### Instructions to follow
Put the entries into a numbered list, beginning at their first line and stopping after the line that contains "Result: sigmoid at (271, 330).". Skip blank lines and leave the pictures out.

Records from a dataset

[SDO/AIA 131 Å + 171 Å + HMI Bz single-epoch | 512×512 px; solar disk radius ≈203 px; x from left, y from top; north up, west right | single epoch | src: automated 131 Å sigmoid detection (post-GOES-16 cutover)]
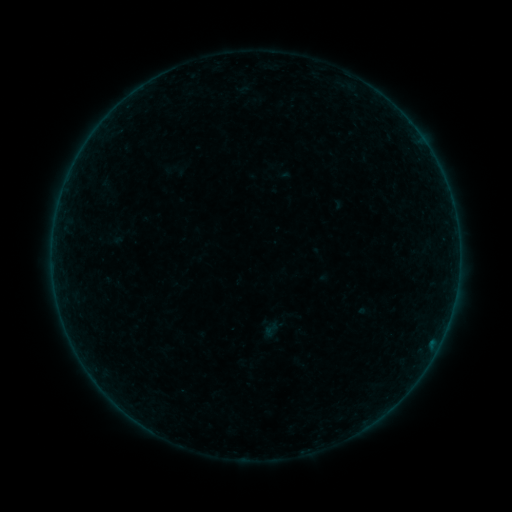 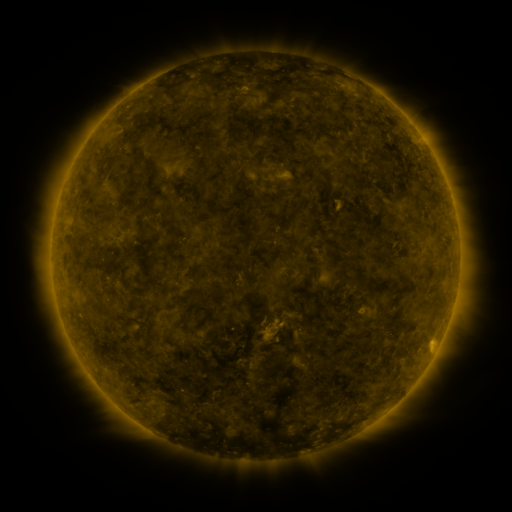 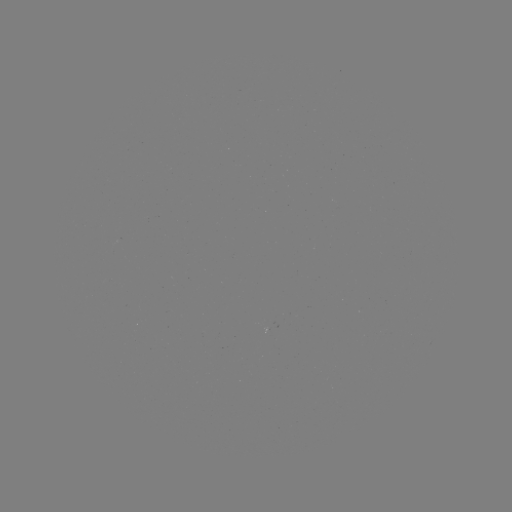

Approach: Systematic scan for sigmoid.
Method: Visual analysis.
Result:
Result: sigmoid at (271, 330).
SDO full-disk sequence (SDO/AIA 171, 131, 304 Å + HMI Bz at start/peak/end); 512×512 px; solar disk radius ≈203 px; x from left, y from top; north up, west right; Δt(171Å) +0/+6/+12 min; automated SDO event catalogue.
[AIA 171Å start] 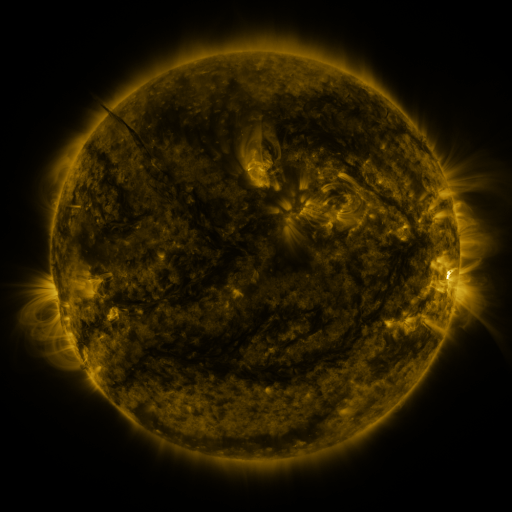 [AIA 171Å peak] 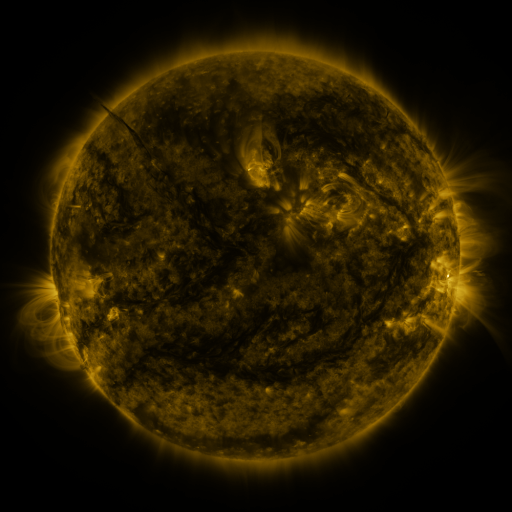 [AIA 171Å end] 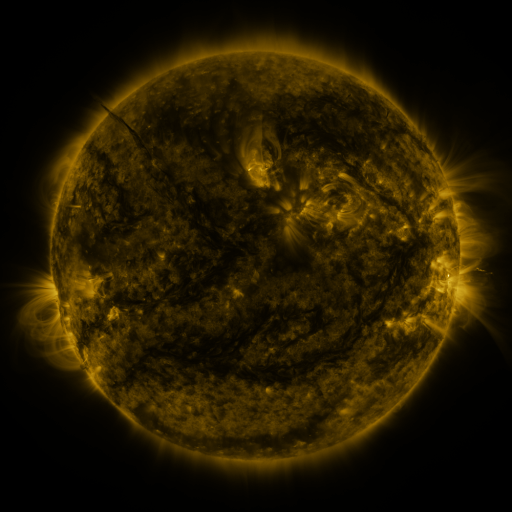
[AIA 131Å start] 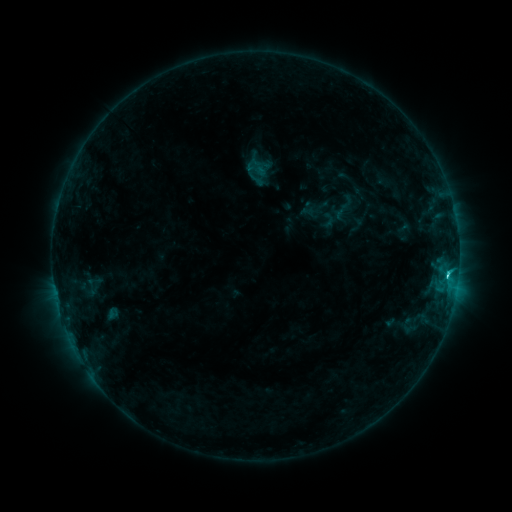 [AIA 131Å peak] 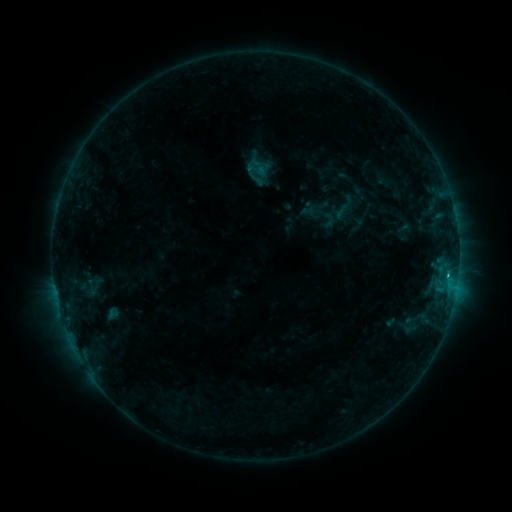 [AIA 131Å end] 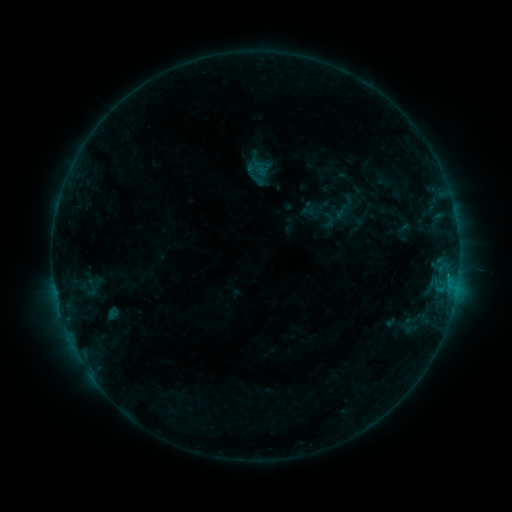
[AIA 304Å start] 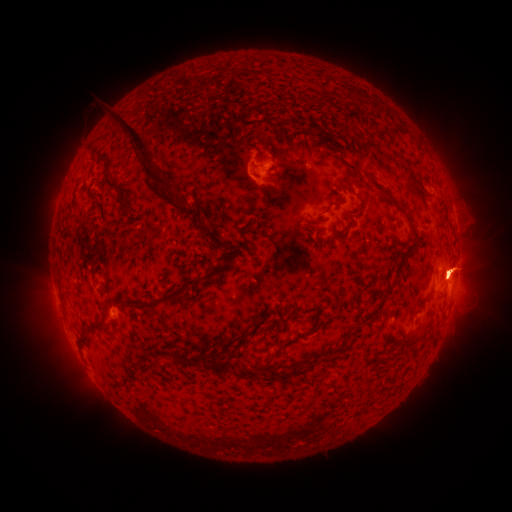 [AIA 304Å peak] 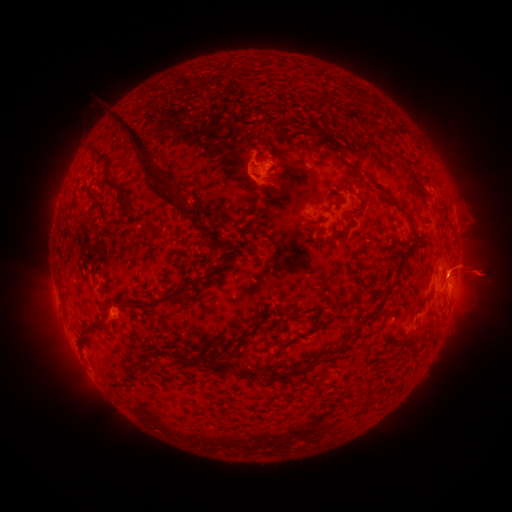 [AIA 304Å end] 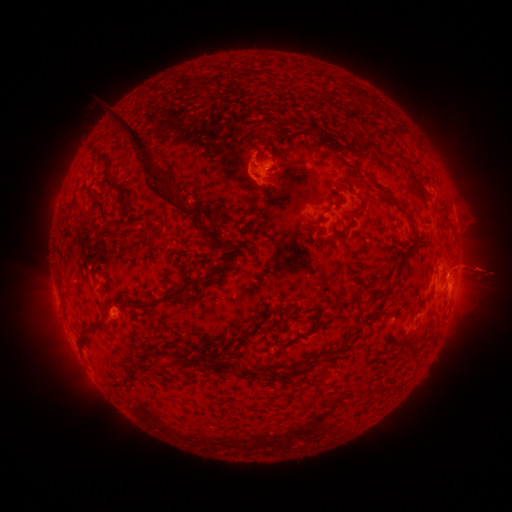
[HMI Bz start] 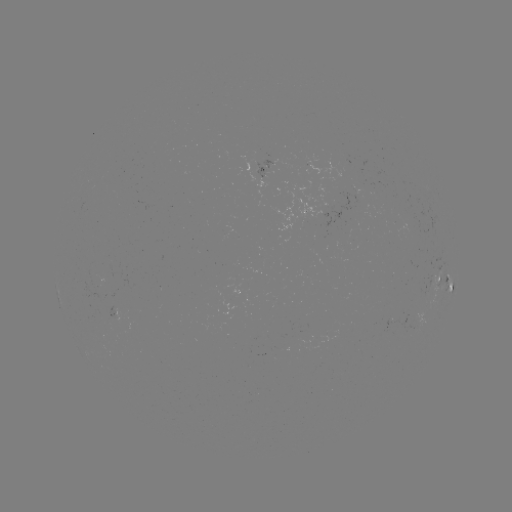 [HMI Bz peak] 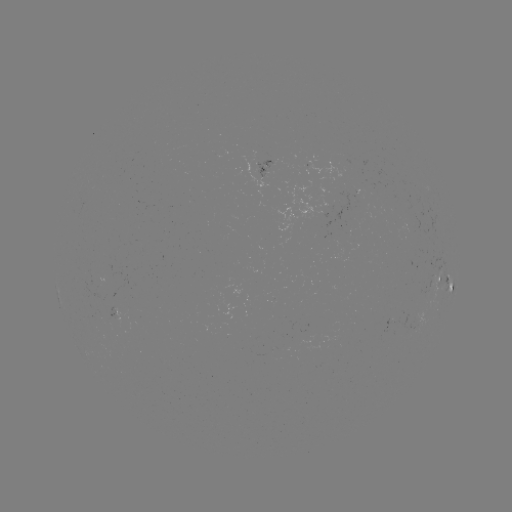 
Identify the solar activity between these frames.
eruption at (476, 273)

### Completed exercise
1. [SDO/AIA 131 Å + 171 Å + HMI Bz single-epoch | 512×512 px; solar disk radius ≈203 px; x from left, y from top; north up, west right | single epoch | src: automated 131 Å sigmoid detection (post-GOES-16 cutover)]
2. Approach: Systematic scan for sigmoid.
3. Method: Visual analysis.
4. Result:
5. Result: sigmoid at (271, 330).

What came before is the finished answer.